Tony Trigilio, interim chair of the Creative Writing Department,  said while other writers tend to focus on structure and language, Shiflett is interested in the social and cultural context of his stories.

“His work is very much invested in the present moment, but also in American history,” Trigilio said. “It’s even more valuable if a writer is doing what Shawn is doing, which is caring about the craft of the writing, but also caring about the world it exists in.”

Growing up with activist parents—his mother, Betty Shiflett, is also known for helping to create Columbia’s fiction writing program in the 1970s—Shiflett said he has always had an interest in cultural clashes and racism. His father was a Presbyterian minister who marched alongside Martin Luther King, Jr., before he gained national notoriety.  Shiflett included a letter King wrote to his father in his book as historical context.
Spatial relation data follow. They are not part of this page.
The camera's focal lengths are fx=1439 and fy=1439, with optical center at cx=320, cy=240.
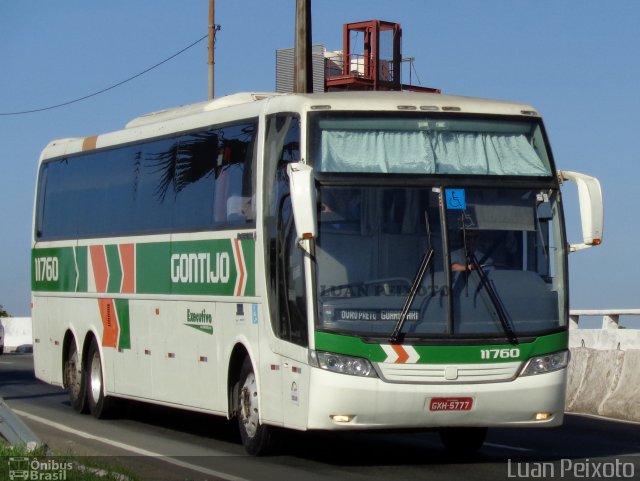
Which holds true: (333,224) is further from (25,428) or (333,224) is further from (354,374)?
(25,428)

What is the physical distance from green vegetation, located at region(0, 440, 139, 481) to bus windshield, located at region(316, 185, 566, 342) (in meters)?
2.42

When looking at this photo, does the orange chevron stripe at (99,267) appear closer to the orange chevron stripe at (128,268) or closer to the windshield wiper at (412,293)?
the orange chevron stripe at (128,268)

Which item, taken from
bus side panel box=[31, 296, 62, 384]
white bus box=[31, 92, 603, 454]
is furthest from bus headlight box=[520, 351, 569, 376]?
bus side panel box=[31, 296, 62, 384]

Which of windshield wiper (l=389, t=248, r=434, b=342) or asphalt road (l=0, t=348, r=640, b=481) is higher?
windshield wiper (l=389, t=248, r=434, b=342)

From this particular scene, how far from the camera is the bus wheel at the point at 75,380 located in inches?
797

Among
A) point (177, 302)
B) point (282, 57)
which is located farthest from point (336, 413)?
point (282, 57)

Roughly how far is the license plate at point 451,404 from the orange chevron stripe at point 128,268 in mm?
6309

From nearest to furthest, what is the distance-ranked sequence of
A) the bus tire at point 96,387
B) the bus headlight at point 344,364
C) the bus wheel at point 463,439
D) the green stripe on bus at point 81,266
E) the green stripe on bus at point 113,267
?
the bus headlight at point 344,364 < the bus wheel at point 463,439 < the green stripe on bus at point 113,267 < the bus tire at point 96,387 < the green stripe on bus at point 81,266

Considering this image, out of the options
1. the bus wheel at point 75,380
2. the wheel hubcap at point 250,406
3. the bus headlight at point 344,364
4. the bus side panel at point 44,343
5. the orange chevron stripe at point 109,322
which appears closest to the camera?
the bus headlight at point 344,364

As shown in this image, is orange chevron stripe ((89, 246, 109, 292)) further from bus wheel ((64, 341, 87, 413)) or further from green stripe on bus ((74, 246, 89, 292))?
bus wheel ((64, 341, 87, 413))

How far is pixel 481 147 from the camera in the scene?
542 inches

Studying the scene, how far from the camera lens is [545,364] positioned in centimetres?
1334

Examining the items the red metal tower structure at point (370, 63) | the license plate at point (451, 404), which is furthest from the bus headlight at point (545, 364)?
the red metal tower structure at point (370, 63)

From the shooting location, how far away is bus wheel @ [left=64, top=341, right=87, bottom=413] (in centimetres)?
2023
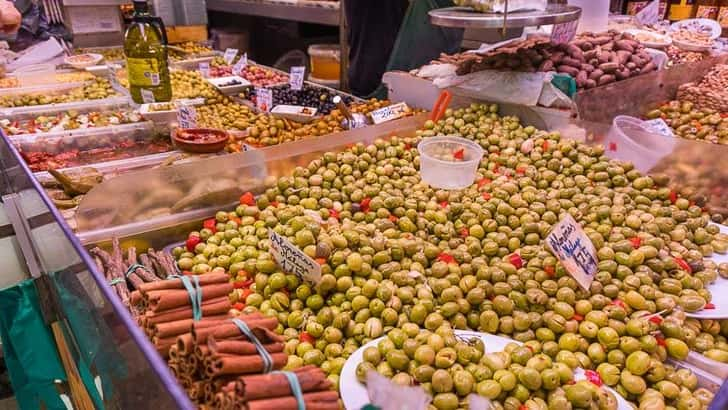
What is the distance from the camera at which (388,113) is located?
12.1 feet

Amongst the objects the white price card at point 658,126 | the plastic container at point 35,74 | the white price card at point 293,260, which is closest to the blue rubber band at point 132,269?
the white price card at point 293,260

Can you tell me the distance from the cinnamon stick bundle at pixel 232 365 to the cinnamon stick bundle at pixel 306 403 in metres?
0.09

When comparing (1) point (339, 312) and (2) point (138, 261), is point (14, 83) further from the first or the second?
(1) point (339, 312)

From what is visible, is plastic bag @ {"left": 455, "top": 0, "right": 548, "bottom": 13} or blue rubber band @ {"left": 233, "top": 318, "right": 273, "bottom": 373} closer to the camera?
blue rubber band @ {"left": 233, "top": 318, "right": 273, "bottom": 373}

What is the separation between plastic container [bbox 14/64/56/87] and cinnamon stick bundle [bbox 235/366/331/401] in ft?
A: 16.0

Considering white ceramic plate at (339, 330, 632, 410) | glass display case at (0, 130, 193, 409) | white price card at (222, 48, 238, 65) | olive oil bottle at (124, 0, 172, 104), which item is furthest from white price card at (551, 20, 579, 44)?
white price card at (222, 48, 238, 65)

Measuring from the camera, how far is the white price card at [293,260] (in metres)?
1.84

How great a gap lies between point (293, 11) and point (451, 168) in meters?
4.85

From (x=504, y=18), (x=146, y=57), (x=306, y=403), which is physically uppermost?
(x=504, y=18)

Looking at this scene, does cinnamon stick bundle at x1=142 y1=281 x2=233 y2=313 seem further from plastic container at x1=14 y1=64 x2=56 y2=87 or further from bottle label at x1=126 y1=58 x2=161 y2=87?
plastic container at x1=14 y1=64 x2=56 y2=87

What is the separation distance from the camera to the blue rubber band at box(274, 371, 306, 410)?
1.01 meters

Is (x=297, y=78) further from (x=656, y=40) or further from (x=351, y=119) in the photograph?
(x=656, y=40)

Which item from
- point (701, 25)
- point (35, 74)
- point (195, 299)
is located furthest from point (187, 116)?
point (701, 25)

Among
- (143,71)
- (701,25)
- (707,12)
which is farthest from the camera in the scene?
(707,12)
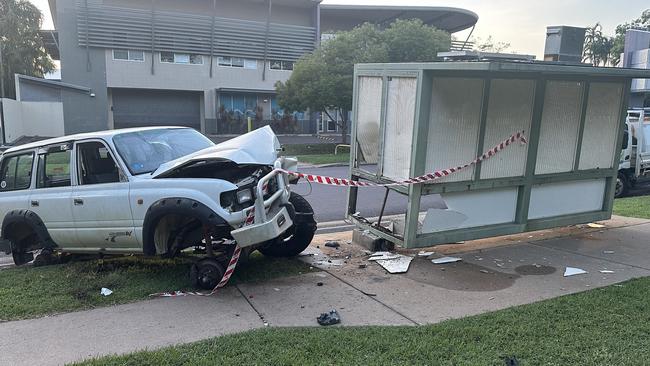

Shiflett said his father was in Albany, Georgia, during what is now known as “The Albany Movement.” He explained how his father and 47 other ministers drove down on the freedom bus with the intent of getting arrested for protesting against Jim Crow laws, where they went on a hunger strike and spent six days in jail.

Robert McDonald-—event coordinator of the Book Stall—a Winnetka, Illinois, bookstore where Shiflett held a Sept. 10 reading—said he was happy to have Shiflett share his story.

“Race is the topic of our time. We like to believe we’re much more advanced than we were back then, but that’s very often not the case in terms of issues of race in America today, so [‘Hey, Liberal!’] is a really timely and important book in that respect,” McDonald said.

Shiflett said that his experience growing up in the ‘60s was an important story to tell.

“I felt like no one was hearing it,” Shiflett said. “There was no story about a reverse role where someone white is in the minority, and I thought that was a unique story.”

Shifflet said it took about four decades to create “Hey, Liberal!” He advised students and aspiring writers to remain persistent with their work. 

“I wasn’t the most talented person; I just knew how to persevere and persevere, and that’s unteachable,” Shiflett said. “Someone either has that in them, or they don’t. Tell a good story, everything else will take care of itself.”